Nesta fase do jogo, Costa insiste que a sua cartada é a de procurar “renovar esta solução”, porque foi isso que leu dos resultados eleitorais e vira-se para o PCP, que foi o desbloqueador de há quatro anos, dizendo que os resultados não são aqueles da “interpretação” do PCP. “Manifestamente, não foi essa a leitura que os portugueses fizeram, não disseram que era uma solução para não repetir”. Os “portugueses votaram pela continuidade”, disse. Contudo, “não depende só de nós, depende de todos”. Queiram os outros partidos ou não queiram, o PS tem como objectivo encontrar quem lhe dê garantias para a legislatura. “Vamos ver se é possível, PCP diz que o quadro é diferente, vamos ver se é assim ou se pode evoluir; o BE disse que podia ser assim ou de forma diferente. É essencial para a credibilidade do país”, insistiu.
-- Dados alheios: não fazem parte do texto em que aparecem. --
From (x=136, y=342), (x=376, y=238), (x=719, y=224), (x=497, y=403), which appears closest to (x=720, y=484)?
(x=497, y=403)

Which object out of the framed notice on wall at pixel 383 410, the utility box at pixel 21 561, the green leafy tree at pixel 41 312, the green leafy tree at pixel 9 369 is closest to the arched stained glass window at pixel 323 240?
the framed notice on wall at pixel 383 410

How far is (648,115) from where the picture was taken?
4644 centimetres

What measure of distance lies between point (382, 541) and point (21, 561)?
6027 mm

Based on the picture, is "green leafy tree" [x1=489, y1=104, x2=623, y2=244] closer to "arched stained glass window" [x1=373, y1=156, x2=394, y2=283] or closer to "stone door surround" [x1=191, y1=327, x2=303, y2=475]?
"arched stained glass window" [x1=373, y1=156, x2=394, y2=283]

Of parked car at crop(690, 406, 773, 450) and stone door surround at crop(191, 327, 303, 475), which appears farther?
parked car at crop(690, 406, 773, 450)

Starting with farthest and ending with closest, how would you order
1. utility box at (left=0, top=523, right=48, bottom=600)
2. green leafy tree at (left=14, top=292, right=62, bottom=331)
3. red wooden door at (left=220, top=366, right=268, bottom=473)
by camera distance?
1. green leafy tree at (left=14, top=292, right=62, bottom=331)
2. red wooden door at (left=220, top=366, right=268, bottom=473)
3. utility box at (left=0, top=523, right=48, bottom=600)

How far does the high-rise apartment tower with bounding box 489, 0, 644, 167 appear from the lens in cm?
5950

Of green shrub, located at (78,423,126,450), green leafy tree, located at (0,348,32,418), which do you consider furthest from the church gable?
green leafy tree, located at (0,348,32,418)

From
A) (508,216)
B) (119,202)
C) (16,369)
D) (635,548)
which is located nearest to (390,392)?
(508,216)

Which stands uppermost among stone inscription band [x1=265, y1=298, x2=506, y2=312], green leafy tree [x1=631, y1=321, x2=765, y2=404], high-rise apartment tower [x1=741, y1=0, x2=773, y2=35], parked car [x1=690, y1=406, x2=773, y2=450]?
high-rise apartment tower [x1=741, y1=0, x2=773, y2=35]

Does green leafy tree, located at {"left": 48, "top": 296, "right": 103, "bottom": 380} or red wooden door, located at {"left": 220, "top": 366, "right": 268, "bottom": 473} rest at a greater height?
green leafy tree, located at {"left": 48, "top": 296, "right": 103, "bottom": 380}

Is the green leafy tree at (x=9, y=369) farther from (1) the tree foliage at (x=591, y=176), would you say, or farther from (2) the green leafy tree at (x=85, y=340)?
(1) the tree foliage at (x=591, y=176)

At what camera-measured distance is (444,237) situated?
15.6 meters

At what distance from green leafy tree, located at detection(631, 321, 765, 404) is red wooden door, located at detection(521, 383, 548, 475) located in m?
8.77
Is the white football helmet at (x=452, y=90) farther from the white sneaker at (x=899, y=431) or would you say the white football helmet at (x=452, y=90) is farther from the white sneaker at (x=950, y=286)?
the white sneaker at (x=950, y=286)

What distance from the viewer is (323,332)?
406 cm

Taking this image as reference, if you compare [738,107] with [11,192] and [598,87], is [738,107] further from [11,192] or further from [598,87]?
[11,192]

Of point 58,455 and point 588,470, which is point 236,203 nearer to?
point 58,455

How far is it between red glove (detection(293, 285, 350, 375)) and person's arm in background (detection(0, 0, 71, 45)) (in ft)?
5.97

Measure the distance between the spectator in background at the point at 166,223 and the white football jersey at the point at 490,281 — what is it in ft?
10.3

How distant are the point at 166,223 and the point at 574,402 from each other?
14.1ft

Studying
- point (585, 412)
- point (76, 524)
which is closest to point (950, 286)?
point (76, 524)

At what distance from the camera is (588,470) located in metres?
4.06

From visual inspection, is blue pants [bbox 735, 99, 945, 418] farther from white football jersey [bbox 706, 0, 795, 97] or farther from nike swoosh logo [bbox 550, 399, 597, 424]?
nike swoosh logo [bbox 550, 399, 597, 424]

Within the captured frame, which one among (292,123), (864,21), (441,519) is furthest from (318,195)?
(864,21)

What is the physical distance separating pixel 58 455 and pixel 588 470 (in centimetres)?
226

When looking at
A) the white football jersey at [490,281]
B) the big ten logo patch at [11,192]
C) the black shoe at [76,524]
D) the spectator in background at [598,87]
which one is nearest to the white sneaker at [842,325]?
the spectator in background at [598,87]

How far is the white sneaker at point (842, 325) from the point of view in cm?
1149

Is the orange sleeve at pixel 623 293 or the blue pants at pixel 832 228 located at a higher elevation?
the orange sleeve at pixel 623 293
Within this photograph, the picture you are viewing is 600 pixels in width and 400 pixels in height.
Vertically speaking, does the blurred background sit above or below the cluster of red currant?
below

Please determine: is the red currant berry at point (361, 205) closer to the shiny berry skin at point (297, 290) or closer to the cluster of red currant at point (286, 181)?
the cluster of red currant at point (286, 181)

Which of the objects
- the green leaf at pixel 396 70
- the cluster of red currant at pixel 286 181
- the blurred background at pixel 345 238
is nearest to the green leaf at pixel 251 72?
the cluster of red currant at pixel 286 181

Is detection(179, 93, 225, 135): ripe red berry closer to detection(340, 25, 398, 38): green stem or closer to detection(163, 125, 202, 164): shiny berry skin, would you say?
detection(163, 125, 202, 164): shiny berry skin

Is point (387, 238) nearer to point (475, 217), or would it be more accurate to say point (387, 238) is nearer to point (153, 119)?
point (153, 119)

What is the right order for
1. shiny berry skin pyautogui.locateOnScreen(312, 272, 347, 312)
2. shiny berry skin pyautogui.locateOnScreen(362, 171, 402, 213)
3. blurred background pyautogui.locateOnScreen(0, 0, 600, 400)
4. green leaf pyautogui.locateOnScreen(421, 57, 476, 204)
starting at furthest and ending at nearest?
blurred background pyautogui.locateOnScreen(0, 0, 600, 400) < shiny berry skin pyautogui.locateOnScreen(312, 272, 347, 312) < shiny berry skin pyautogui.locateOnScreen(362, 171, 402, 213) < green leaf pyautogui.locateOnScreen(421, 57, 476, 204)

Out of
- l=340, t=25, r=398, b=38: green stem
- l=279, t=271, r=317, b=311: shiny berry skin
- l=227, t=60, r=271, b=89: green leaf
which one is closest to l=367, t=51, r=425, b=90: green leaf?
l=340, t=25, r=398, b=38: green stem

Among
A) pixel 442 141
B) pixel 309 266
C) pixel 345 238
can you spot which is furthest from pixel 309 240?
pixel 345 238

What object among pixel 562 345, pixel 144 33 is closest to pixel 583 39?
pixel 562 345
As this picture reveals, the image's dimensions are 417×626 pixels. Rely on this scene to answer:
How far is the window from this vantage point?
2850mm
Se não for, parece ponderar ir governando à vista ou “dia-a-dia”. “Se não houver vontade dos outros parceiros na continuidade desta solução, terei de respeitar essa decisão e prosseguir com um Governo do PS, que trabalhará dia-a-dia para manter estabilidade durante quatro anos, disse, contando que BE e PCP nunca se juntem à direita para formarem uma maioria em dossiers que poderiam dificultar a vida ao Governo, precisa apenas que se abstenham. Costa sabe que os dois partidos fogem de uma responsabilização como foi a do PEC4, que fez cair o Governo de José Sócrates, e essa é uma vantagem nas negociações. E uma vantagem também face ao modo como governou António Guterres. 

O programa em cima da mesa será o do PS, avisou, deixando a nota aos parceiros que há metas que vai querer cumprir, nomeadamente no que mais os divide: Europa e metas financeiras. Falando do que se diz lá fora sobre os resultados de Portugal, repete, “não podemos desperdiçar esta vantagem”. A vantagem chama-se credibilidade e estabilidade e é por ela que lutará.

Se não houver uma solução para quatro anos, não recusou se iria falar com os sociais-democratas, contornando o assunto. Costa não fechou a porta, mesmo que não se tenha percebido a quê e mesmo que a sala tenha desatado num apupo aquando da pergunta. Disse o socialista: “Se não houver vontade [dos parceiros], terei de prosseguir com um Governo do PS para manter estabilidade quatro anos”. De fora, definitivamente estará o partido de André Ventura: “Não contamos com o Chega para nada”. O partido, que assistia à conferência de imprensa, reagiu: “25 de Abril sempre, fascismo nunca mais”.